Nintendo Co. raised its profit forecast for the year through March 2013 to 14 billion yen ($154 million) from 6 billion yen ($66 million), largely because of the weak yen. That's despite having to lower the number of Wii U consoles it expects to sell by 1.5 million units to 4 million.
Its currency gains for the nine months to December totaled 22 billion yen ($242 million), according to the maker of Pokemon and Super Mario games. But the weaker yen can't solve the fundamental challenge that Nintendo's business is facing: casual gamers shifting from specialized game machines to tablets and smartphones.
The declining yen is also playing out in the auto sector.
Toyota Motor Corp., the world's top automaker, gets a whopping 35 billion yen ($380 million) added to its annual operating profit for each yen the dollar gains.
Among the Japanese automakers Toyota is viewed as more "sensitive," or exposed, to the gyrations of the foreign exchange rate, partly because Toyota, as a Japan Inc. leader, has repeatedly promised to help save jobs by keeping production of 3 million vehicles a year in Japan.
Toyota's Lexus luxury models, many of them sophisticated hybrid models, are among the vehicles routinely exported from Japan.
Toyota raised its fiscal year profit forecast this week to 860 billion yen ($9.3 billion), triple what it eked out the previous year. Its comeback is based on a solid sales recovery in the key U.S. market as well as new markets in Asia. But when Toyota reports full year results later this year, the numbers are likely to highlight huge gains from the weak yen. Its forecasts had assumed the dollar at 81 yen compared with its current level above 94 yen.

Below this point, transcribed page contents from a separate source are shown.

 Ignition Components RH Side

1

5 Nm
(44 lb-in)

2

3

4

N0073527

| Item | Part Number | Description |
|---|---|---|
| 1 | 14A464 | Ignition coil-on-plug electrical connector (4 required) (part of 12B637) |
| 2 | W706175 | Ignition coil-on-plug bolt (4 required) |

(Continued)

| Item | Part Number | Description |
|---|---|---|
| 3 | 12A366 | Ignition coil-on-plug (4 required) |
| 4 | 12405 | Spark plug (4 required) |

Still, Toyota isn't celebrating.
Toyota insists it's instead trying to produce vehicles where they're sold, and boost the purchase of locally produced auto parts to better adapt to a fluctuating currency.

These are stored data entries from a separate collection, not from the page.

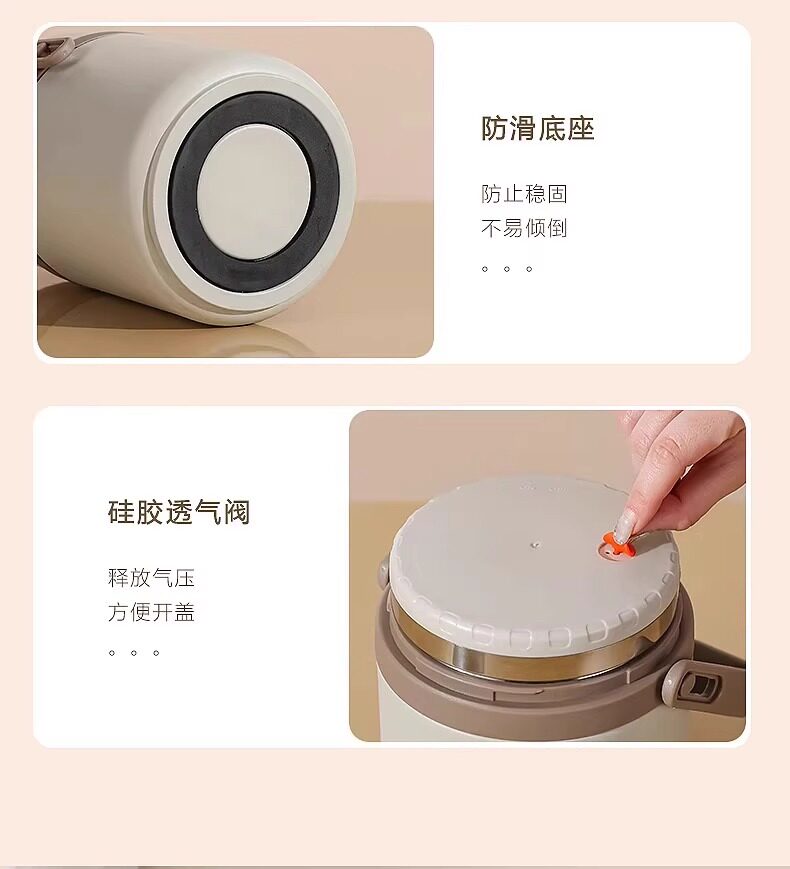 防滑底座

防止稳固
不易倾倒
。。。

硅胶透气阀

释放气压
方便开盖
。。。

"It can get good, and then it can get bad," company spokesman Ryo Sakai said. "Our basic policy is to produce vehicles where the demand is."
__
Follow Yuri Kageyama on Twitter at www.twitter.com/yurikageyama
Associated Presscolbert colbert report legionnaires disease underwear bomber unclaimed money godspell media matters
No comments:
Post a Comment
Note: Only a member of this blog may post a comment.